Data provided:

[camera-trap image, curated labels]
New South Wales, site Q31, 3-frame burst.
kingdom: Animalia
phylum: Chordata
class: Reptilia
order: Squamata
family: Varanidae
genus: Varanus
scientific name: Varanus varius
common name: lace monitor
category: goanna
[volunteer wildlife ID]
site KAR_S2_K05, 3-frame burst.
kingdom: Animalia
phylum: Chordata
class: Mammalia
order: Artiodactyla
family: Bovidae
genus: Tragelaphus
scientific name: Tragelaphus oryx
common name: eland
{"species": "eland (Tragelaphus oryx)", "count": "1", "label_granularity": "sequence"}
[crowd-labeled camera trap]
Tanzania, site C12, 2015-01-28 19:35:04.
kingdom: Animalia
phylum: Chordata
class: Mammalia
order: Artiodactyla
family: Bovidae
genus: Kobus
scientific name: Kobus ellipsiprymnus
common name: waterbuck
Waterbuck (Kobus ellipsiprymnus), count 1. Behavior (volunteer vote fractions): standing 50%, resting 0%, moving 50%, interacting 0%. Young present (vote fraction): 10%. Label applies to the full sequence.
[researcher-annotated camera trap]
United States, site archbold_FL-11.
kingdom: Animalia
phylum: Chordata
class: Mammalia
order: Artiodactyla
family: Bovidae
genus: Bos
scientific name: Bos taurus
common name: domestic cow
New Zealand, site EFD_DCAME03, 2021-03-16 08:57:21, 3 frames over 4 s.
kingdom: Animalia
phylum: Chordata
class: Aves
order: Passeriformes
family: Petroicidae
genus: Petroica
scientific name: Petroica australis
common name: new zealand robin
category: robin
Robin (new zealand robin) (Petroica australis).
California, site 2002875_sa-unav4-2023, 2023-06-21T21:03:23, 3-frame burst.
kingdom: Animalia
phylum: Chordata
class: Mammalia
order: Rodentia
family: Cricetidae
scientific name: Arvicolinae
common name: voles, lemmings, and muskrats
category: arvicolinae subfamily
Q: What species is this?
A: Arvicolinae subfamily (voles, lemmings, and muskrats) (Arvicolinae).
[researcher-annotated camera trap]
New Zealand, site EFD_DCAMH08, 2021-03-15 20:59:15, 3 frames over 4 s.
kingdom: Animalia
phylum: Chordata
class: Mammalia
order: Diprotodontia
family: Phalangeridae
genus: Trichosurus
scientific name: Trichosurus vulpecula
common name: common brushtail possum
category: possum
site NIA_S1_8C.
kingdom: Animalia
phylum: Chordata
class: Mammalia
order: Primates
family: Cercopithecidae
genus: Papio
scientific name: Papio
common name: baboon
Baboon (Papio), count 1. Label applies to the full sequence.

What you should do: Only the lines from the one containing "scientific name: Papio" through the end of the data above are wanted, both ends included; restate them word for word.

Output below:
scientific name: Papio
common name: baboon
Baboon (Papio), count 1. Label applies to the full sequence.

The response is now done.